Though not in class Thursday, a group of Harvard University student-athletes surprisingly managed to earn high marks.
The Harvard men's basketball team caught the nation's attention after pulling off a shocking victory in the second round of the NCAA West Regional Tournament and making program history.
It featured a local tie in Kenyatta Smith, a Flintridge Prep graduate who helped the Rebels win the CIF Southern Section Division V-AA championship in 2011.
Smith finished with 10 points, seven rebounds and two blocks to help 14th-seeded Harvard register a 68-62 upset win against third-seeded New Mexico in Salt Lake City. It marked the first time that Harvard, coached by Tommy Amaker, won a tournament game in its history.
New Mexico, which won the Mountain West Conference crown, was considered one of the favorites to win the NCAA championship.
Smith and Co. went out and shattered New Mexico's title aspirations, while also busting up tournament bracket sheets.
"It's just amazing and a great feeling," Smith, a sophomore forward, told the university website on video. "We've been working hard all season and it's culminated in this.
"We have faith in our offense and trusted our defense."
Harvard, which won the Ivy League championship to earn an automatic postseason berth, improved to 20-9. The Crimson will meet sixth-seeded Arizona (26-7) in a round-of-32 game at 3:10 p.m.
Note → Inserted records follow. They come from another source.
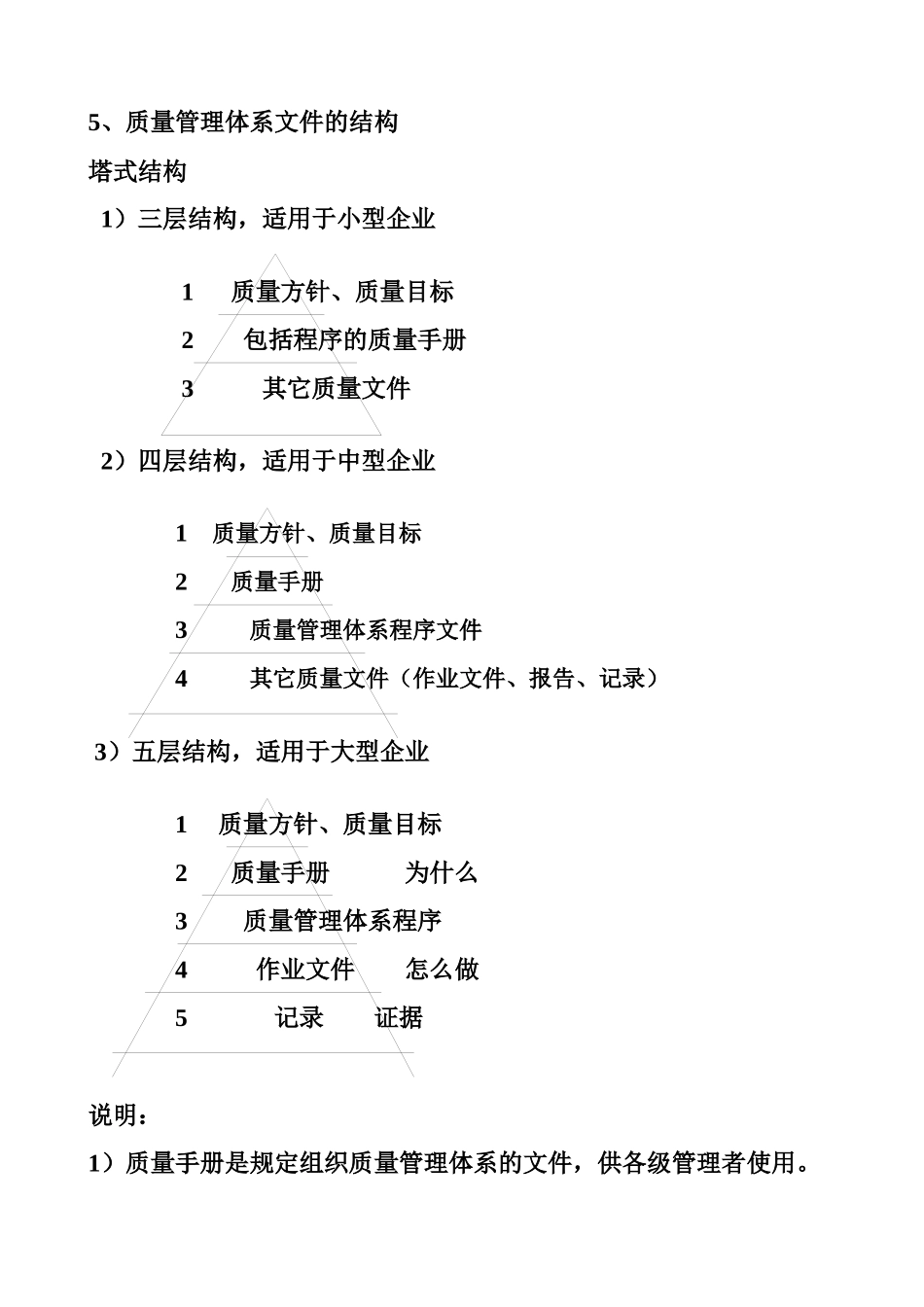 5、质量管理体系文件的结构

塔式结构

1）三层结构，适用于小型企业

1 质量方针、质量目标

2 包括程序的质量手册

3 其它质量文件

2）四层结构，适用于中型企业

1 质量方针、质量目标

2 质量手册

3 质量管理体系程序文件

4 其它质量文件（作业文件、报告、记录）

3）五层结构，适用于大型企业

1 质量方针、质量目标

2 质量手册 为什么

3 质量管理体系程序

4 作业文件 怎么做

5 记录 证据

说明：

1）质量手册是规定组织质量管理体系的文件，供各级管理者使用。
PDT Saturday in Salt Lake City.
Smith made an eight-foot shot with 4:40 to go to give Harvard a 59-43 advantage. Smith converted on a pair of free throws to give Harvard a 61-55 lead with 3:03 left in the contest. He fouled out with 48 seconds left, but Harvard owned a 64-58 advantage.
The Crimson became the first Ivy League program to win a tournament game in three years. In 2010, Cornell accomplished the feat, reaching the regional semifinals.
Flintridge Prep Coach Garrett Ohara watched the entire game, hoping Smith, a former All-Area Boys' Basketball Player of the Year and Glendale News-Press Athlete of the Year, would have some sort of impact for the Crimson.
"He made some key shots and blocks that helped Harvard," Ohara said. "They were timely contributions, like making those free throws toward the end.